A minha ida a Fátima (Crónica de 2001)

21 de dezembro de 2001. Almoço de Natal Novartis --- BU – Oncologia.

Não sei quem teve a ideia do local, se alguém, na esperança de um milagre, pretendia aliviar a alma do fardo dos pecados, ou tão só cumprir o ritual canónico da comunhão fraterna em torno de uma mesa de fartos recursos gastronómicos.

O restaurante Tia Alice, ao lado do cemitério, do outro lado da rua da igreja paroquial onde foram batizados os pastorinhos, instalou-se numa cave onde só recebe fregueses depois do meio-dia.
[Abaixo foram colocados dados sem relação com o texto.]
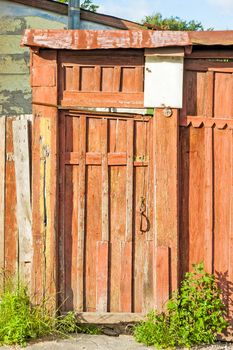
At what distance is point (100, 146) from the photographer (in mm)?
→ 5555

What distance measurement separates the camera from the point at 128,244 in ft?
18.3

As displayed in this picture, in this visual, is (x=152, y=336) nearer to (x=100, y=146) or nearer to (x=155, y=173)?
(x=155, y=173)

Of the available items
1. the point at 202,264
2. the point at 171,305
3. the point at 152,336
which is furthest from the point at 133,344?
the point at 202,264

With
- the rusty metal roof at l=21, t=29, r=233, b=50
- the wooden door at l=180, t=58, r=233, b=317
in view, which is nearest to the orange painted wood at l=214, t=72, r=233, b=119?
the wooden door at l=180, t=58, r=233, b=317

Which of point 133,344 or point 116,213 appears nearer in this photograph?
point 133,344

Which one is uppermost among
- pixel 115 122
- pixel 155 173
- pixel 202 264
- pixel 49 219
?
pixel 115 122

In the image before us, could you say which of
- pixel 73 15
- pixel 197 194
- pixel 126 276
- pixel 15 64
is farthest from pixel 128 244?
pixel 73 15

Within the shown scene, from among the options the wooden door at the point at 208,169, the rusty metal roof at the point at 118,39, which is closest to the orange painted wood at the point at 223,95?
the wooden door at the point at 208,169

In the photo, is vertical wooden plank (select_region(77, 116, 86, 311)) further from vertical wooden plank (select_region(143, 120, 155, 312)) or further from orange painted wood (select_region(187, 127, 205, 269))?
orange painted wood (select_region(187, 127, 205, 269))

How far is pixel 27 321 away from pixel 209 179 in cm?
245

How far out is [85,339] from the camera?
5.34 meters

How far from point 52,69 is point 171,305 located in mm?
2799

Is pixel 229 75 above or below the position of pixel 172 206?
above

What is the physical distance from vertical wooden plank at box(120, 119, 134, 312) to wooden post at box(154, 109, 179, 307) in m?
0.29
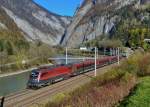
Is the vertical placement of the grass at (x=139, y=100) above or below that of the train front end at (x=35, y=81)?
above

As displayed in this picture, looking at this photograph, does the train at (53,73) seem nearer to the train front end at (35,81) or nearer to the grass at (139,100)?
the train front end at (35,81)

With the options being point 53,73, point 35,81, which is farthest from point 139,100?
point 53,73

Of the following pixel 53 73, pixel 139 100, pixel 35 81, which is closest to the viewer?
pixel 139 100

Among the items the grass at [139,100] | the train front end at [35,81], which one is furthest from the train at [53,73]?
the grass at [139,100]

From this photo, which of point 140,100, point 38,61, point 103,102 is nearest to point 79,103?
point 103,102

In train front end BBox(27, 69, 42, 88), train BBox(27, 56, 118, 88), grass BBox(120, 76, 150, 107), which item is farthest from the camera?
train BBox(27, 56, 118, 88)

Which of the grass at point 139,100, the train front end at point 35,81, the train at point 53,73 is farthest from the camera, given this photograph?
the train at point 53,73

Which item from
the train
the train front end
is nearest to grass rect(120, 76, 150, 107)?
the train front end

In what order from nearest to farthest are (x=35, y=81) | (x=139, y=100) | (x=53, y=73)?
1. (x=139, y=100)
2. (x=35, y=81)
3. (x=53, y=73)

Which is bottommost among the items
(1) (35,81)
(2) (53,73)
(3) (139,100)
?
(1) (35,81)

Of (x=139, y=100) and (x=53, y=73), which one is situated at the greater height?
(x=139, y=100)

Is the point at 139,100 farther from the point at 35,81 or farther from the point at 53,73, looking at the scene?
the point at 53,73

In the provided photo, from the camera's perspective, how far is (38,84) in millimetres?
50500

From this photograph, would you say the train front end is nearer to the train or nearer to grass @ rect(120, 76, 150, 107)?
the train
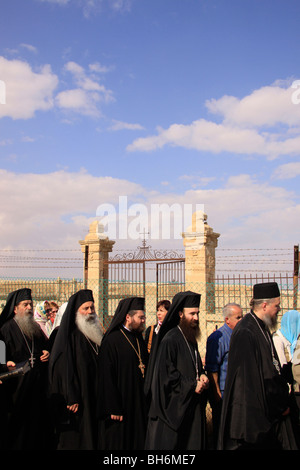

A cave é o local recôndito adequado ao ágape na capital da fé. A gula ignora aí os preceitos religiosos e ninguém tenta encontrar o Céu através do jejum.

Depois do repasto fui ver a capelinha das Aparições onde a Júlia e a Vanda debitavam padres-nossos e ave-marias, iluminando a fé com velas de 150 escudos emprestados pelo Cordeiro Pereira.

À volta da capela mulheres cansadas da vida viajavam a fé progredindo de joelhos a adejar o rosário; outras paravam genufletidas, em êxtase, acompanhadas por crianças conformadas, a bocejar orações em sofrida imobilidade. Respirava-se o ar soturno por onde viajam súplicas e se esperam respostas que não chegam.

À nossa espera, junto aos carros, um polícia segurava um livro de multas como quem usaria um breviário se fosse padre ou um rosário sendo crente. Preparava-se para nos aplicar o corretivo merecido a quem estacionara em lugar proibido não sendo embora, àquela hora, muitas as devoções nem os estacionamentos pios.

Valeu-me dizer-lhe que foi só o tempo de rezar um padre-nosso e duas ave-marias e não ter visto o sinal terreno de estacionamento proibido, colocado a longa distância, ou a sua própria compreensão, que hoje os polícias já compreendem, sobretudo em Fátima, onde a estupefação do divino lhes há de dar entendimento humano. Salvou-nos da punição o arrependimento do cívico.

Por todo o lado a construção civil progrediu ao ritmo da fé sem se conformar com o ritmo lento da divulgação dos segredos.

Fátima, cidade, centro de turismo místico, quer virar sede de concelho. Tem um ponto fraco nessa aspiração, se a Senhora quisesse aparecer numa sede de concelho tê-lo-ia feito, escolhido mesmo uma cidade cosmopolita e interlocutores cuja devoção os não tivesse impedido da frequência escolar. Mas tem armas poderosas. Além das simples manifestações de que outros soem socorrer-se, pode sempre organizar uma procissão sobre S. Bento ou uma assoada no Terreiro do Paço, sacando de velas e rosários e investindo contra o poder com guiões, crucifixos e andores.

Apostila – O bom senso do PR, Jorge Sampaio, impediu Durão Barroso de criar os concelhos de Fátima e Canas de Senhorim.